Cary Ashby • Updated Mar 29, 2017 at 9:18 PM

PLYMOUTH — Marcee Madera considers herself a humble person.

But the high-school sophomore has to find her inner diva and protective mother to play Inferna in “Dr. Evil and the Basket of Kittens.” Nearly 20 students from Plymouth-Shiloh Local Schools will perform the comedy at 7 p.m. Friday and again at 2 p.m. Sunday in the cafetorium of the elementary school.

“She (Inferna) has an air of arrogance I’ve been working on. She believes her son (Dr. Evil) will be the best evil scientist that he can be,” said Madera, who also plays a vampire.

To truly “get” Dr. Evil’s mother, the daughter of Lisa and Hector said she has to play her with an exaggerated sense of pride. After all, her son was the “malice-dictorian” at the V.I.L.E. Academy, the Villain Institute of Learning Evil.

“He was the ‘worst’ in his class,” Madera said with a big smile. “I’m very proud of his accomplishment.”

Michelle Roblin is directing the comedy by Brian D. Taylor. After teaching first grade for 17 years, she taught English/language arts and social studies at Plymouth-Shiloh Middle School this year.

Sophomore Roy “Ory” Walters plays Dr. Evil, who is hosting a special meeting to show off his latest thermal ray to the council that funds his projects. But his plan goes awry when a basket of kittens arrives at his doorstep.

When Roblin read the script, she knew she found a good fit for her cast.

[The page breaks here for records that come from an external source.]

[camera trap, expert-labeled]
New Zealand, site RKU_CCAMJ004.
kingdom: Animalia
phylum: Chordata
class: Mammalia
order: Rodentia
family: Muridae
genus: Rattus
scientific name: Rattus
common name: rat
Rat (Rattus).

“All of the kids have been with me from middle school to high school,” said Roblin, who is directing Plymouth plays for the ninth year. “I always do comedies. … I try not to do very well known plays for our small school.”

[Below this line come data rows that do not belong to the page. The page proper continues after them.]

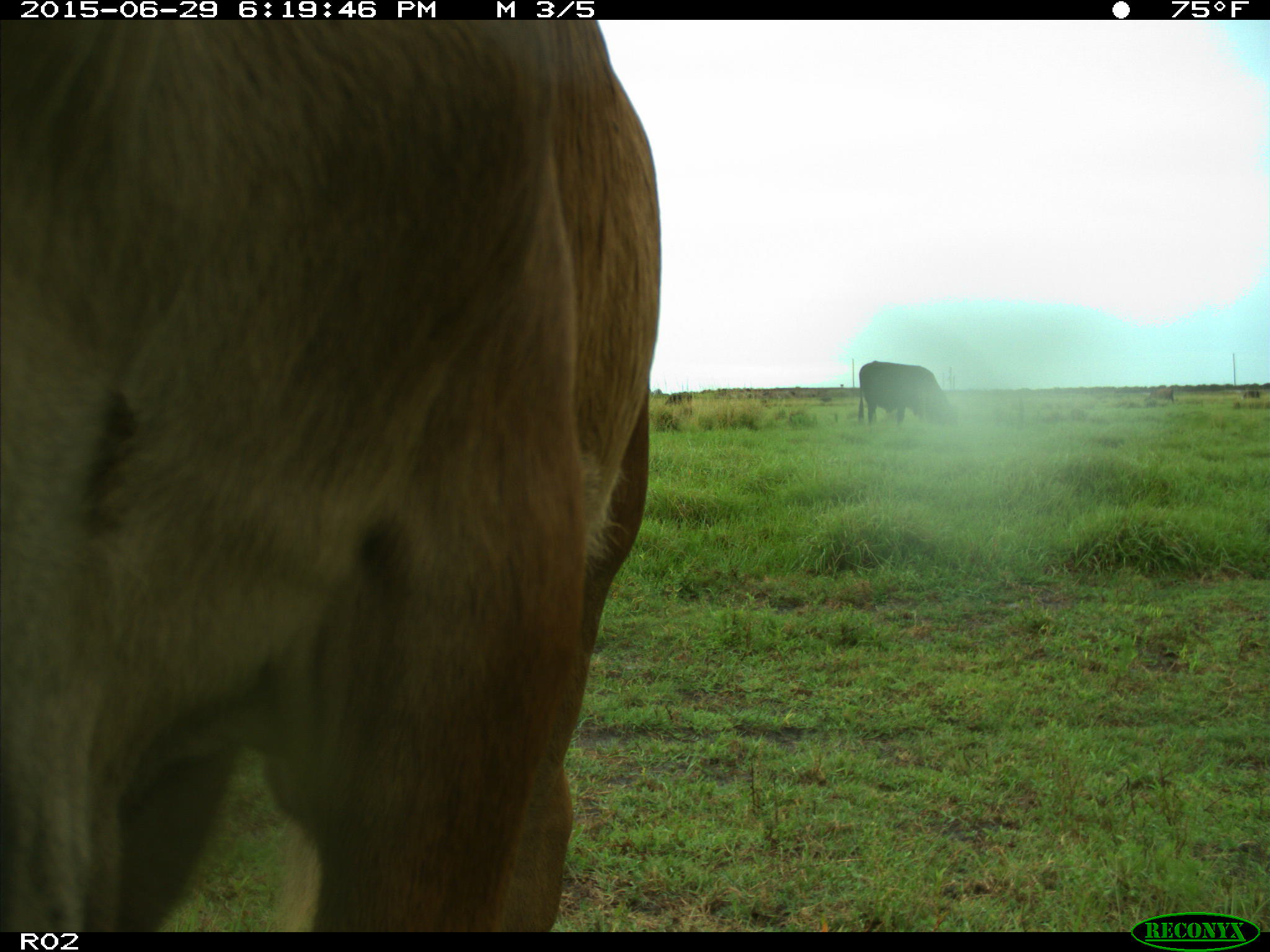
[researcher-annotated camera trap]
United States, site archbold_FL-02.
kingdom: Animalia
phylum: Chordata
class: Mammalia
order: Artiodactyla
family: Bovidae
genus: Bos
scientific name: Bos taurus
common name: domestic cow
Bos taurus (domestic cow).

The cast includes mostly underclassmen. Roblin said all the actors and actresses “are very enthusiastic about it,” noting all the students who came out for the plays have a passion for performing.

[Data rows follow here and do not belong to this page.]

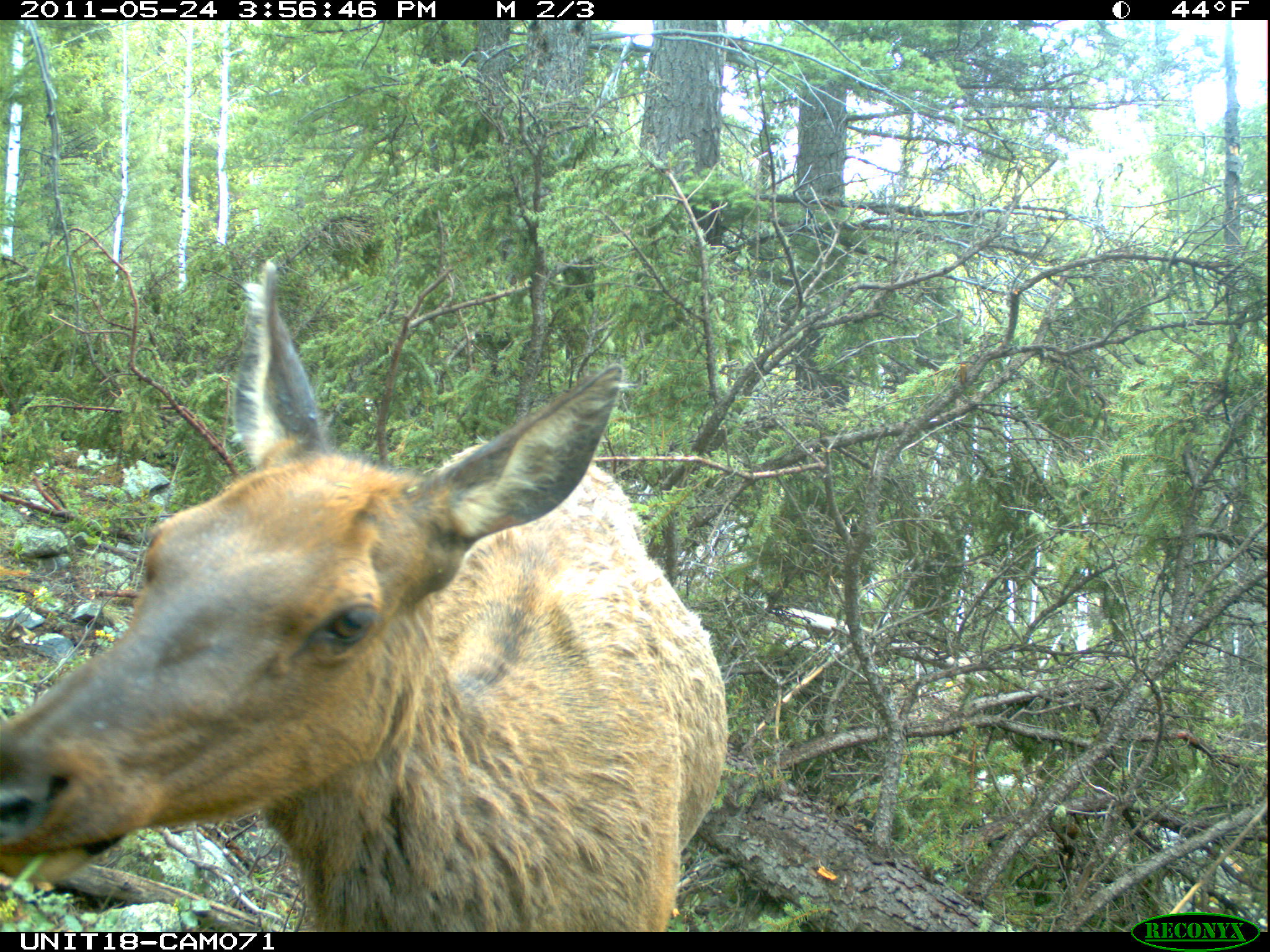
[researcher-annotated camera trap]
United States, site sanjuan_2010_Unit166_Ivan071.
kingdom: Animalia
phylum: Chordata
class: Mammalia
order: Artiodactyla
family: Cervidae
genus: Cervus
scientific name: Cervus elaphus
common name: red deer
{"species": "Cervus elaphus (red deer)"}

One of the younger cast members is sophomore Emma Burrows, a home-schooled student for the last five years. A woman who is friends with Roblin also attends Burrows’ church. After seeing the teenager in a skit, she put her in touch with the director.

Burrows said she enjoys the fun that drama brings in a group setting while “putting myself into someone else’s life.”

“I like the goofy, far-out characters the best,” she added. 

She plays the weather girl and Pappa Tuppa Were. Burrows also been the understudy for freshman Raegan Alsept, who plays Dr. Evil’s hunchback assistant.

“Dr. Evil is trying to destroy Cleveland through his thermal ray, so the weather girl gives the weather conditions. … I’m trying to make the weather girl a ridiculously peppy person,” Burrows said.

For Pappa Tuppa Were, the daughter of Terri Bowers is working on her “man voice.”

“He is the patriarch of the were-hyena family and they are Dr. Evil’s neighbors,” she said.

Madera recently rehearsed the opening scene with Burrows filling in as Dr. Evil’s assistant.

“I’m honestly impressed with how well everyone is doing. Everybody is putting 120 percent into bringing their characters to life,” Madera said. 

“Dr. Evil and the Basket of Kittens” is being produced by special arrangement with Pioneer Drama Service, Inc. from Englewood, Colo.

“It’s not your standard play. It’s very funny. Things happen that you wouldn’t expect to happen,” Burrows said.